English footballer & manager

Shaun Teale (born 10 March 1964) is an English football manager and former professional footballer.

He played as a defender from 1983 until 2004 and was notably part of the League Cup winning team of Aston Villa in 1994.He also played in the Football League for AFC Bournemouth, Tranmere Rovers, Preston North End and Carlisle United, the Scottish Premier League for Motherwell. As well as having a spell in Hong Kong with Sing Tao he has played at a Non-league level for Weymouth, Southport, Burscough and Northwich Victoria before moving into management with the two latter clubs, as well as having a spell in charge of Chorley.

==Playing career==
He was a central defender who joined AFC Bournemouth from non-league Weymouth for £50,000 in 1989. He spent three seasons at Bournemouth before moving to Aston Villa in July 1991. He helped them finish runners-up in the Premier League in 1993 and win the Football League Cup a year later, before losing his place in the first team to Ugo Ehiogu.
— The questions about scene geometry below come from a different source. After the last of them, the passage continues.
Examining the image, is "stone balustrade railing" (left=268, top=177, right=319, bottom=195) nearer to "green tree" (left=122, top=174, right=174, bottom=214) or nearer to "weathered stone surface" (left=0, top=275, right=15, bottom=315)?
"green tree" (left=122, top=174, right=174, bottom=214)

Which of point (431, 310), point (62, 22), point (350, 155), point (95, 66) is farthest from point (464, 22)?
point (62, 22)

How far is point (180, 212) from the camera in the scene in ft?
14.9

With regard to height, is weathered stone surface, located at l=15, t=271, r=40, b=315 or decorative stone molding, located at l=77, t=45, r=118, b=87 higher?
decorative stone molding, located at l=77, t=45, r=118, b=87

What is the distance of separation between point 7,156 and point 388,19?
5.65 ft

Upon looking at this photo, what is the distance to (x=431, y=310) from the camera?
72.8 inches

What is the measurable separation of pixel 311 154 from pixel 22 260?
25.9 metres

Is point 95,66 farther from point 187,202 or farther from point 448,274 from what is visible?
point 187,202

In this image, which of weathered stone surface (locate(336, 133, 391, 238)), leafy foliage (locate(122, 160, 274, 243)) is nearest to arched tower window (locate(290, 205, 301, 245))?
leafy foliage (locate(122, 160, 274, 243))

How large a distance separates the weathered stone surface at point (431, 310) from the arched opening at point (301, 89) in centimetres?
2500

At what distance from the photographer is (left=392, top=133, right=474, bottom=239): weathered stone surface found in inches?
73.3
He moved from Villa to join Tranmere Rovers for £500,000 in the summer of 1995. He made his Tranmere debut on 12 August 1995 against Wolves and played in 29 league games for Tranmere in his first season with them. Whilst with Rovers he had loan spells with Preston North End and Sing Tao SC, before signing for Motherwell in August 1998.

Teale moved from Motherwell to Carlisle United on a free transfer in February 2000, playing 20 games for the Cumbrian club. He then went on to join Southport, playing for them until the age of 40, before moving into non-league coaching and management.

==Managerial career==
Teale was appointed manager of Burscough, a team in the Northern Premier League Premier Division. Whilst he was there, the side won the 2003 FA Trophy, in the final of which he played.

Teale left Burscough six weeks after the Trophy win, and has since managed Northwich Victoria, a Football Conference team in the 2003/04 season. Teale left Northwich at the end of the 2003/04 season.

Between February 2005 and August 2006, Teale managed Northern Premier League First Division side Chorley, before leaving to run his pub and restaurant business in Burscough.

It was announced on 8 March 2013 he applied for Management of AFC Telford United with Peter Withe.

==Personal life==
The author, Lee Child, a fan of Aston Villa, in his first Jack Reacher novel, Killing Floor (1991), named the character, Grover Teale, Mayor of the fictional Margrave, as a hidden reference to Shaun.

Between 2008 and 2009, Teale was the owner of the Farmer's Arms pub in Burscough. On 3 September 2010, it was announced that Teale had come out of retirement to sign for Southport and District Sunday League Premier Division side The Herald.

In 2023 his autobiography 'Here, There & Everywhere' was published. Written with Rob Carless, this covered his career in football as both a player and a coach.